This one will do a pretty good job. My definition of a sentence: A sentence begins with a non-whitespace and ends with a period, exclamation point or a question mark (or end of string). There may be a closing quote following the ending punctuation.

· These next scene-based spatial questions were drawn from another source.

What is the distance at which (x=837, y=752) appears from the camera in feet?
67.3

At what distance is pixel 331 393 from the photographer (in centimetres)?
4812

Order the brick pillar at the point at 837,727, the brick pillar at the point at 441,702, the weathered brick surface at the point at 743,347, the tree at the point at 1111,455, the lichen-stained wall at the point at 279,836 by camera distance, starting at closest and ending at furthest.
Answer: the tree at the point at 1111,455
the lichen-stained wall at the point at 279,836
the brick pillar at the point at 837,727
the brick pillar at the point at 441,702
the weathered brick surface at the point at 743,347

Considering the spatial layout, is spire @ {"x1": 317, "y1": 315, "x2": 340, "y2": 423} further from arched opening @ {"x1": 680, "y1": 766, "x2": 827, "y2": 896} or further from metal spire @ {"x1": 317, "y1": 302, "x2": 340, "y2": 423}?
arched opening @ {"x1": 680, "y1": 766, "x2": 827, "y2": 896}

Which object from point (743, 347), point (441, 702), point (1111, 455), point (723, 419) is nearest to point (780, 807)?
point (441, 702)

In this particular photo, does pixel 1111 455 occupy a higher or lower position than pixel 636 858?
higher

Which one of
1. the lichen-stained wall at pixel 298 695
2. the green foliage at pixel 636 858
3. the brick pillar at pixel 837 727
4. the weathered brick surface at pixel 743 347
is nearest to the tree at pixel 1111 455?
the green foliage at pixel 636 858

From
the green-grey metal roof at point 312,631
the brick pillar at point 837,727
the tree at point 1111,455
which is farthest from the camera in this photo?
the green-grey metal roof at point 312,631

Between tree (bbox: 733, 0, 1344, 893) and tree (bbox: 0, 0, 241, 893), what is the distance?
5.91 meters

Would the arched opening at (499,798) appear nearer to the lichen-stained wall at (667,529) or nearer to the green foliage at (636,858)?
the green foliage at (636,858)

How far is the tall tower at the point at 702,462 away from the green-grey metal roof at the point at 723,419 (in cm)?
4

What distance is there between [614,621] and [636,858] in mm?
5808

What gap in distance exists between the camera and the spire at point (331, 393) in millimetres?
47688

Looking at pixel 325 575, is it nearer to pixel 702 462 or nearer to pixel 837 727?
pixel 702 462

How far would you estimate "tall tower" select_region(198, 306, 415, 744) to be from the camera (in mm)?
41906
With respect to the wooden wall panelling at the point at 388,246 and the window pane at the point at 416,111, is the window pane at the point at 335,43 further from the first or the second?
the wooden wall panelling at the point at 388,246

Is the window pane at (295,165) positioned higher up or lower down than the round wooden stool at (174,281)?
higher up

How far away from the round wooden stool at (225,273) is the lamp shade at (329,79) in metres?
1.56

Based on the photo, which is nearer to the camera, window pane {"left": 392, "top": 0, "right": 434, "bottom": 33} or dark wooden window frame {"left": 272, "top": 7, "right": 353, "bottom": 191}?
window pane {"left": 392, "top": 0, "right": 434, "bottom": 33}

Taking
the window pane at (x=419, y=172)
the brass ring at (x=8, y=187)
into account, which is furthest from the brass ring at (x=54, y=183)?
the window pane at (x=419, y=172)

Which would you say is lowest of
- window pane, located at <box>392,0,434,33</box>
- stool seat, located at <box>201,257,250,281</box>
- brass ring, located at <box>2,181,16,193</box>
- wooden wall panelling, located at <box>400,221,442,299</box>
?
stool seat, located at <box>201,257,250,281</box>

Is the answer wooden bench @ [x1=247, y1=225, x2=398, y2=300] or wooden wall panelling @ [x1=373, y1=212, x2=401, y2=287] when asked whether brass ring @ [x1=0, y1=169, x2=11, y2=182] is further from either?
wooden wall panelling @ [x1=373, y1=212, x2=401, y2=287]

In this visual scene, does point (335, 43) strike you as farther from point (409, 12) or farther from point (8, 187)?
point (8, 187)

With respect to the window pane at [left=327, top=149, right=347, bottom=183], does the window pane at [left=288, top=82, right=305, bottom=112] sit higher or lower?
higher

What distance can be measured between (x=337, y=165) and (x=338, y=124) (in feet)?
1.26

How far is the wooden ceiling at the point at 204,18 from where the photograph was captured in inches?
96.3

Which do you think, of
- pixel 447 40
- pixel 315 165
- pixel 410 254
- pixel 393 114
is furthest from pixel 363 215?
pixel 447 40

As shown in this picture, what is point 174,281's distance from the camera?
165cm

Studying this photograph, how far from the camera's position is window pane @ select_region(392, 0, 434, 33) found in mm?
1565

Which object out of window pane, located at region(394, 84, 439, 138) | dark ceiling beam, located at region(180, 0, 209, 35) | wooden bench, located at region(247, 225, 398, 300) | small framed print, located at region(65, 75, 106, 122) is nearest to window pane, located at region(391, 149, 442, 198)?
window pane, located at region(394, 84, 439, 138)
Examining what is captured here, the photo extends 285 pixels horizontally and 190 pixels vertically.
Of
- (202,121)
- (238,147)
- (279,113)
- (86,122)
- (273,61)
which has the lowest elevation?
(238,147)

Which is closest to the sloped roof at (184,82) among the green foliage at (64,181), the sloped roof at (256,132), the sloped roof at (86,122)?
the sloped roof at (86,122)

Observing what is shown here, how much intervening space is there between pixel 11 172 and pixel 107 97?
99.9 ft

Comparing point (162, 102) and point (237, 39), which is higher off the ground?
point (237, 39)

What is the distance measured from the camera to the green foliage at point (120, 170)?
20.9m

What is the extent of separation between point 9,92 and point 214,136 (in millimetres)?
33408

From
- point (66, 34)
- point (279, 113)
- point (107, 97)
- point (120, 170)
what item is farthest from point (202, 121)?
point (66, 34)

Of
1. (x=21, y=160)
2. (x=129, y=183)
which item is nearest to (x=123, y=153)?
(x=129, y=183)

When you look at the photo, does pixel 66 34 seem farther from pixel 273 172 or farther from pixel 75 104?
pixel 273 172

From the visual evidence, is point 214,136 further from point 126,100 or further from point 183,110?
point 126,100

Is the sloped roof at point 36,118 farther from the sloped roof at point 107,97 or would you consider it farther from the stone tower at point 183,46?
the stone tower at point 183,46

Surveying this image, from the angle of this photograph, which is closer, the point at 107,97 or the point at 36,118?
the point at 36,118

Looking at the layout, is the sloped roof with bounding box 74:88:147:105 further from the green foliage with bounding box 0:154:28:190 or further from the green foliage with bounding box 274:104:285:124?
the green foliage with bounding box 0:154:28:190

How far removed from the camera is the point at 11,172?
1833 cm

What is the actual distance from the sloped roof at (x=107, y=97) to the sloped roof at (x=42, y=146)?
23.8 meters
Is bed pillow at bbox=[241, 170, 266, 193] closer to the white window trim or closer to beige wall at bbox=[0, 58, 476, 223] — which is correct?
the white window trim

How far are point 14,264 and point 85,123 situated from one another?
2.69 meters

[^.!?\s][^.!?]*(?:[.!?](?!['"]?\s|$)[^.!?]*)*[.!?]?['"]?(?=\s|$)
import java.util.regex.*;
public class TEST {
public static void main(String[] args) {
String subjectString =
"This is a sentence. " +
"So is \"this\"! And is \"this?\" " +
"This is 'stackoverflow.com!' " +
"Hello World";
String[] sentences = null;
Pattern re = Pattern.compile(
"# Match a sentence ending in punctuation or EOS.\n" +
"[^.!?\\s] # First char is non-punct, non-ws\n" +
"[^.!?]* # Greedily consume up to punctuation.\n" +
"(?: # Group for unrolling the loop.\n" +
" [.!?] # (special) inner punctuation ok if\n" +
" (?!['\"]?\\s|$) # not followed by ws or EOS.\n" +
" [^.!?]* # Greedily consume up to punctuation.\n" +
")* # Zero or more (special normal*)\n" +
"[.!?]? # Optional ending punctuation.\n" +
"['\"]? # Optional closing quote.\n" +
"(?=\\s|$)",
Pattern.MULTILINE | Pattern.COMMENTS);
Matcher reMatcher = re.matcher(subjectString);
while (reMatcher.find()) {
System.out.println(reMatcher.group());
}
}
}
Here is the output:
This is a sentence.
So is "this"!
And is "this?"
This is 'stackoverflow.com!'
Hello World
Matching all of these correctly (with the last sentence having no ending punctuation), turns out to be not so easy as it seems!